Did Downing Street or the whips office encourage the amendment, only to realise later that Nick Clegg won't accept it?  This isn't clear, though Cameron's approach to the Europe issue certainly is.  He is best described not as a Euro-enthusiast or a Euro-sceptic (though he certainly shares none of the zeal for the EU project of the older generation of Euro-enthusiasts such as Ken Clarke) but as Euro-fearful.  For him, the issue is primarily about party management: disagreements over Europe have wracked the party since Margaret Thatcher's Bruges speech, and he associates debate about the EU with the strife over Maastricht that wracked John Major's Government and with the 13 years of Opposition that followed.

Don't rule out a Downing Street retreat over the weekend

This helps to explain why he was unwilling to allow a free vote on Nuttall's motion.  He evidently believed that such a course would send a signal to Tory backbenchers that they were free to vote for it - and that perhaps up to a third of the Parliamentary Party would do so, indicating to the world that he is less than fully in charge.  Hence the decision to rush the debate forward, back away from Eustice's motion and send in the whips.  However, he may have misread his man.  The Guardian claims that Eustice may now back the original motion, and that Heaton-Harris is curtailing a trip to Jordan to vote against the Government.

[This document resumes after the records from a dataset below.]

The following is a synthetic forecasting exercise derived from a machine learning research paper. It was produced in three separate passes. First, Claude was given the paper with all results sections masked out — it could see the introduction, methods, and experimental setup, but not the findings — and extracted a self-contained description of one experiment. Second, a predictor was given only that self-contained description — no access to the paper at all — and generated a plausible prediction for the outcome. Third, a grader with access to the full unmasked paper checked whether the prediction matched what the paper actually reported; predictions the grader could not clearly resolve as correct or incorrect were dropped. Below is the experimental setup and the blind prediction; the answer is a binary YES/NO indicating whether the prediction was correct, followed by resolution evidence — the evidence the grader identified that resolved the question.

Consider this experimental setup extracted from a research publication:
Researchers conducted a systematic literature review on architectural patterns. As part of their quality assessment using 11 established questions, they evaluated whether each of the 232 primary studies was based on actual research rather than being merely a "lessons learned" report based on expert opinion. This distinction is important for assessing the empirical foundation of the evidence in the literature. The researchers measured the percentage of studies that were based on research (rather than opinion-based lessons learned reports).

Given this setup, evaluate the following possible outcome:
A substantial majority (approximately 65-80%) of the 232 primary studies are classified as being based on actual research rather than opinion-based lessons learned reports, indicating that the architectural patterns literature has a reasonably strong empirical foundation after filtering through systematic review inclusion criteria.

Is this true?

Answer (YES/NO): NO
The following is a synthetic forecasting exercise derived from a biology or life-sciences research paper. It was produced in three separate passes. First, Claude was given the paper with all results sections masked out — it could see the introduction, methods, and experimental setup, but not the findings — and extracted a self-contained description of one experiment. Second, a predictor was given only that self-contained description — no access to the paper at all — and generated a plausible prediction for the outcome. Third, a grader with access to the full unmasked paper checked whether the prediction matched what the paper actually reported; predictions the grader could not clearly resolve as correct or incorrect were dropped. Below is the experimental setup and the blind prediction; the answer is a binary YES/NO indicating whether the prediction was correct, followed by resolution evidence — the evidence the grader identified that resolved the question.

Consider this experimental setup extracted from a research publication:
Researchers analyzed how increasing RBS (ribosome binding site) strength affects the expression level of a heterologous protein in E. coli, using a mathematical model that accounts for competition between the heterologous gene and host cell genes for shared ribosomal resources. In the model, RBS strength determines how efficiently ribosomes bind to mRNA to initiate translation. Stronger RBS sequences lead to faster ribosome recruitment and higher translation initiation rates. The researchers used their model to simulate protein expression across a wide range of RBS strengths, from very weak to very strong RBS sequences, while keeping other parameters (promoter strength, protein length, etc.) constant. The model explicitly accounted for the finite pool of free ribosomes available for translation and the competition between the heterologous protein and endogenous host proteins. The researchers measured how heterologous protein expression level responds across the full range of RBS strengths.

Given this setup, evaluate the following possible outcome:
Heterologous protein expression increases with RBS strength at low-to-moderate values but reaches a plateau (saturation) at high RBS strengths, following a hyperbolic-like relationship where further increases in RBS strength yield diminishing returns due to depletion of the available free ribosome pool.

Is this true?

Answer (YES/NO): YES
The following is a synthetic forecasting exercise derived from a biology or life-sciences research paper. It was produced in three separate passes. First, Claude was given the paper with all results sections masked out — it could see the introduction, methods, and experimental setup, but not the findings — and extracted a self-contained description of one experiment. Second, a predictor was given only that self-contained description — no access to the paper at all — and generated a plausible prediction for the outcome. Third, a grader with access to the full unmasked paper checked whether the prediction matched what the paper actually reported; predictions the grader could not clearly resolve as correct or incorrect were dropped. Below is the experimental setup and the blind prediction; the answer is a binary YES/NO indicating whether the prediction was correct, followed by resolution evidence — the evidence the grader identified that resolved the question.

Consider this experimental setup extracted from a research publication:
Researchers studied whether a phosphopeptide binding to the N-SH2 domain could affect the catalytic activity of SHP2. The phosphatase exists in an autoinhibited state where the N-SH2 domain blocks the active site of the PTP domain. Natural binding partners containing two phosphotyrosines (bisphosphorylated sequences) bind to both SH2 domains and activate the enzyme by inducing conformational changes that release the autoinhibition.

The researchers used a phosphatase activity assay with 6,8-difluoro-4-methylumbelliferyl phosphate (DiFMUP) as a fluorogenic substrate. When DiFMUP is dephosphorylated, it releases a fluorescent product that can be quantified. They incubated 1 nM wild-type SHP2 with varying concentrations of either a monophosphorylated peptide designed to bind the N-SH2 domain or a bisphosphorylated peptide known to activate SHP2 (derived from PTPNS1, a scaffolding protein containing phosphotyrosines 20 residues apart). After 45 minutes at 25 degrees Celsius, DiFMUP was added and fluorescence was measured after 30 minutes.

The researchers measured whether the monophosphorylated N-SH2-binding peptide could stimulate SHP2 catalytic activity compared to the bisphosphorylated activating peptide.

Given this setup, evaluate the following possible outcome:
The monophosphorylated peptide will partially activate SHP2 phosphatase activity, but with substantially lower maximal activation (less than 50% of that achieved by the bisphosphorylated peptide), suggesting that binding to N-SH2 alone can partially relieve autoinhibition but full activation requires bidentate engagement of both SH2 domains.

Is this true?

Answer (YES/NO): NO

It is impossible to know today what will happen in the Commons on Monday, and it may be that with 64 Conservative MPs now backing the motion Downing Street backs off over the weekend, and tries to hammer out a compromise.  But if the short-term picture is cloudy, the longer-term one is becoming clear, and the imbroglio over next week's vote is helping to reveal it - namely, that although there is respect for Cameron on the backbenches there is strikingly little affection: to the ten reasons I previously listed for this, new ones can be added: the impact of the reshuffle on the right of the party, of the promotion of Tory women MPs on some male ones, and of the boundary review on some MPs who would otherwise line up with the loyalists.

The Prime Minister will win his battle on Europe on Monday.  But he is losing the long war against the party's Euro-sceptics.

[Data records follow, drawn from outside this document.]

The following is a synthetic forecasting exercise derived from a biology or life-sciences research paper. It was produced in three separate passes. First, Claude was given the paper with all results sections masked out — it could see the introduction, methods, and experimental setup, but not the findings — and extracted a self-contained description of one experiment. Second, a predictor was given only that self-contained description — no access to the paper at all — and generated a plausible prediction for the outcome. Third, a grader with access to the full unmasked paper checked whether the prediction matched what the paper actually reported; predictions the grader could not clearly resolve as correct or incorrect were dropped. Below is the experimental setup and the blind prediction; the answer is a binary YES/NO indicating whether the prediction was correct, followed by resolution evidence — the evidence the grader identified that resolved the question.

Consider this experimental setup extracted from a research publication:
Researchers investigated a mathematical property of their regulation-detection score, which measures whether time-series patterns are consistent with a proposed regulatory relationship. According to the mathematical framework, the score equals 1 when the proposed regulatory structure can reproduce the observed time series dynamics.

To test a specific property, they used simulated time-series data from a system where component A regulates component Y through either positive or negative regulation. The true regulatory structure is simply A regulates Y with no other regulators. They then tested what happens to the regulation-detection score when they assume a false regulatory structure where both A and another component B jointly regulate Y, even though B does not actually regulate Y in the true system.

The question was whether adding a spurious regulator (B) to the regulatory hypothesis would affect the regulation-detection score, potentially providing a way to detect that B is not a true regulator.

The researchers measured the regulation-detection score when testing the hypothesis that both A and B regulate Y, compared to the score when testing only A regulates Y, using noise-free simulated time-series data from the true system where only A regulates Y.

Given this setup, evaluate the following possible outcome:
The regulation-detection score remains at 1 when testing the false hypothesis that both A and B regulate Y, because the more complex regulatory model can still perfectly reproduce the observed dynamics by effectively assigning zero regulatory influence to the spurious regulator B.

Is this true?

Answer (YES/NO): YES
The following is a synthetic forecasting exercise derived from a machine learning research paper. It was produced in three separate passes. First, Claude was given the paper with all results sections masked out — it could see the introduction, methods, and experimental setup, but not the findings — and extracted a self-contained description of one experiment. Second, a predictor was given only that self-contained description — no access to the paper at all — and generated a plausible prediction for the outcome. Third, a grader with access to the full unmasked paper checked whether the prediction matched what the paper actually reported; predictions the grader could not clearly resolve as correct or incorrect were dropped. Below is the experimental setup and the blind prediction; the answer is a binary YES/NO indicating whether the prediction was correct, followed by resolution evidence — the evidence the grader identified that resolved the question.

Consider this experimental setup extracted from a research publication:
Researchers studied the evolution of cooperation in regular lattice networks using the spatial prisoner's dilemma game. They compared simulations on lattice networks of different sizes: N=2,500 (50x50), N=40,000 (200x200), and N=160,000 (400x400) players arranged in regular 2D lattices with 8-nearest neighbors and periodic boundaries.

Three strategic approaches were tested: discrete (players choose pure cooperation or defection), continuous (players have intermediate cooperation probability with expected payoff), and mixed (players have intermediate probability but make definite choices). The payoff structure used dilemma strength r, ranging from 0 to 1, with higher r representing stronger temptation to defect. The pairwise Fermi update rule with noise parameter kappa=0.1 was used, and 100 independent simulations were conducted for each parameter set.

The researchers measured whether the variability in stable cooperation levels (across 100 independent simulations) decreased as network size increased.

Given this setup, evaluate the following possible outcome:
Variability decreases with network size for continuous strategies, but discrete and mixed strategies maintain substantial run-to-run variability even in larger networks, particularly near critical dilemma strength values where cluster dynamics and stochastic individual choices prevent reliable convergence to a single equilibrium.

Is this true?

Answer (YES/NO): NO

However, it is worth wrenching one's gaze away from the Westminster village to look at the bigger picture.  The Prime Minister will doubtless win the battle on Monday, backed by Ed Miliband (who seems to have concluded that opposing the motion is the most economical means of widening Tory divisions) and buoyed by the votes of the Liberal Democrats (whose hypocrisy is astonishing: the party's manifesto backed an in-out referendum, declaring that "we are the only party confident enough to put the pro-European case to the British people on the big issue facing us – and let the people decide").

None the less, he is losing the long war with the Conservative Euro-sceptics.  The 2005 manifesto proposed two repatriations of powers.  The 2010 manifesto proposed three.  The election that followed its publication saw a further hardening of opinion about Europe in a Parliamentary Party of which almost half the members are new.  Carswell, Cash, Eustice and others disagree on many things, but they agree on one: that Britain's status quo on the EU simply won't do.  Hesitantly, slowly and unwillingly, Cameron is being inched down the road towards a more radical manifesto on the EU in 2015, complete with more repatriation proposals, which would bring a referendum in their wake - providing, that is, that the crisis in the Eurozone doesn't rush these on him before.